WHAT IS REQUIRED:
Below are records; report the number of lines in them that include the word "Zealand", with no other text.

DATA SHOWN:
──────────

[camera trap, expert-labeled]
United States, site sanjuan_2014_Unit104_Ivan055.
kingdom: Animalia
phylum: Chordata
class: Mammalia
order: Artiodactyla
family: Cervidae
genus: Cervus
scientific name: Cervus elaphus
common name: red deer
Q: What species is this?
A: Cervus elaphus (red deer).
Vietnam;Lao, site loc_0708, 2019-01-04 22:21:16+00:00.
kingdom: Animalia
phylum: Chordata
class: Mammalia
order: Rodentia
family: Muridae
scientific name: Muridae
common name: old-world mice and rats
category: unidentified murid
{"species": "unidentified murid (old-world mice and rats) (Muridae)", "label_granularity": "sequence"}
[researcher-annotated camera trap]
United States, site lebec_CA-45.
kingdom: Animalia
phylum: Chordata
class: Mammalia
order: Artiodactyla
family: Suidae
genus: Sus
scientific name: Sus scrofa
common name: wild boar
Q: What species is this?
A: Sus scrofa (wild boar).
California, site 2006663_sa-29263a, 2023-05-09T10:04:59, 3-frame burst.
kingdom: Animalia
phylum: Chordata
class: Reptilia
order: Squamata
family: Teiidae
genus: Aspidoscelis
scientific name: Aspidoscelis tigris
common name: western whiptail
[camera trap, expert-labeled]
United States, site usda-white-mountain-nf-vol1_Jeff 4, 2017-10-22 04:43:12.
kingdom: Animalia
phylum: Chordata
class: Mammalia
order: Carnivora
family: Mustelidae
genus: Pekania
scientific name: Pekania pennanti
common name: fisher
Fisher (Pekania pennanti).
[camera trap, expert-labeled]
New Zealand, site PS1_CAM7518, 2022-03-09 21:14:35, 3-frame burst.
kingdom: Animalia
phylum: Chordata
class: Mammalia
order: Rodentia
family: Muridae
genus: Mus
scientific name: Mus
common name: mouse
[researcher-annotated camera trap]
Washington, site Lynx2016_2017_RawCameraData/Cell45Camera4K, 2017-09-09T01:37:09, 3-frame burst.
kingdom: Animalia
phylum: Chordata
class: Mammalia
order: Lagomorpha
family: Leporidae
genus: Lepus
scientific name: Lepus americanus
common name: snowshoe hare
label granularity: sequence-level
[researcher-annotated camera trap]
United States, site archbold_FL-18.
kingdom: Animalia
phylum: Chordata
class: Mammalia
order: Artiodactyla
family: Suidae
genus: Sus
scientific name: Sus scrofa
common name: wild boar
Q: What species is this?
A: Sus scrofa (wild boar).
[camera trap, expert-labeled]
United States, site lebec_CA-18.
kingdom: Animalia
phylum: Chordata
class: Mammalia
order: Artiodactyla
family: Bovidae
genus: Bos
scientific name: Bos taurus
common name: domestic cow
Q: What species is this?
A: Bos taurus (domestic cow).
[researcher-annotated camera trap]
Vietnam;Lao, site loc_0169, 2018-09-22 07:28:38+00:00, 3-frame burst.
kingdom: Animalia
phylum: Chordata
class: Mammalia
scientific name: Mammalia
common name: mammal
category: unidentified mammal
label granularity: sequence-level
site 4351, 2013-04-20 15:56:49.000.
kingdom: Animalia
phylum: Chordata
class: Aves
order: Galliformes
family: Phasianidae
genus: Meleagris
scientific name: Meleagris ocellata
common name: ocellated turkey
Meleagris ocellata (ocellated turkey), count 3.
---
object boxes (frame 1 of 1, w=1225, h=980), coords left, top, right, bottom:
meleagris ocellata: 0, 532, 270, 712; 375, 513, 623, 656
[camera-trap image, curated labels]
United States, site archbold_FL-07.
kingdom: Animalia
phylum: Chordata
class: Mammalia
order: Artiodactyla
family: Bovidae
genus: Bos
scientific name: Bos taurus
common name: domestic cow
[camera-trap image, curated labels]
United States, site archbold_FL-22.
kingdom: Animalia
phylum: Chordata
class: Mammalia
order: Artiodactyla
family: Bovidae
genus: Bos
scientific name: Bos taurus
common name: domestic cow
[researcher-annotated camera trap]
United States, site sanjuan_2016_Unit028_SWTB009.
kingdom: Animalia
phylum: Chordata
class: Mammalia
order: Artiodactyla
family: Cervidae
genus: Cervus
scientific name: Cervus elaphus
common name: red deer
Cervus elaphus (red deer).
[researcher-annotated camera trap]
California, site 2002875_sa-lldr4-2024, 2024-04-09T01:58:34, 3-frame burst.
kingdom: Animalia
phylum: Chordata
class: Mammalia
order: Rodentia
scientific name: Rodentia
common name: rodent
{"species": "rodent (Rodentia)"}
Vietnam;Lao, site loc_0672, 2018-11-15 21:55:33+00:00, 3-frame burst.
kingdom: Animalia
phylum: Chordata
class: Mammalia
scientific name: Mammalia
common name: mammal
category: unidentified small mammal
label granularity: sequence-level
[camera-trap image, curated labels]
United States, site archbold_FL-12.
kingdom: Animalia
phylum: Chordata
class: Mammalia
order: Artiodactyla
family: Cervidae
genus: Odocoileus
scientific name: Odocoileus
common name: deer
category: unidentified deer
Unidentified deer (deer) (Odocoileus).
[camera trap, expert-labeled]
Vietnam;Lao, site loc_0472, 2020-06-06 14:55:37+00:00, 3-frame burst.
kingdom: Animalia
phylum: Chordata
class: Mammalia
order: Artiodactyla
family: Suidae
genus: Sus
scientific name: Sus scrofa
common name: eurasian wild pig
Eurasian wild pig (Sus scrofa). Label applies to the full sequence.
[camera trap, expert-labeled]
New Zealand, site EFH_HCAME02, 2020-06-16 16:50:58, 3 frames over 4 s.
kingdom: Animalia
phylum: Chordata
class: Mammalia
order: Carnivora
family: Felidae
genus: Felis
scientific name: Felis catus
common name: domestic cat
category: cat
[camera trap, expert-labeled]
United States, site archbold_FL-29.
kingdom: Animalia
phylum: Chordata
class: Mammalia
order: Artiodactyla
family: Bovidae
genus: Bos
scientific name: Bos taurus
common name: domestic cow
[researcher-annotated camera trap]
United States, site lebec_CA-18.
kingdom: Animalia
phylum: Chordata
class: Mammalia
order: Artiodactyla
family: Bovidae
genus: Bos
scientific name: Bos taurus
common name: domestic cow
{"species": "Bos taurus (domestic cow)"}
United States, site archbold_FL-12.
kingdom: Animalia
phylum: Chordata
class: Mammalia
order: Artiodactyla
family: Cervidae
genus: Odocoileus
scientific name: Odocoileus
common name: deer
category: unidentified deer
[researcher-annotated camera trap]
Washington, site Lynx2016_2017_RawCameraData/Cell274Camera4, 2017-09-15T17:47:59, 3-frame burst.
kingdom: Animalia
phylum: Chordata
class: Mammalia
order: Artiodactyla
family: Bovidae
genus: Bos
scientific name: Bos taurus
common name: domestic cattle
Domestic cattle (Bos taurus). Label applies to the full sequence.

──────────

FINISHED TASK:
2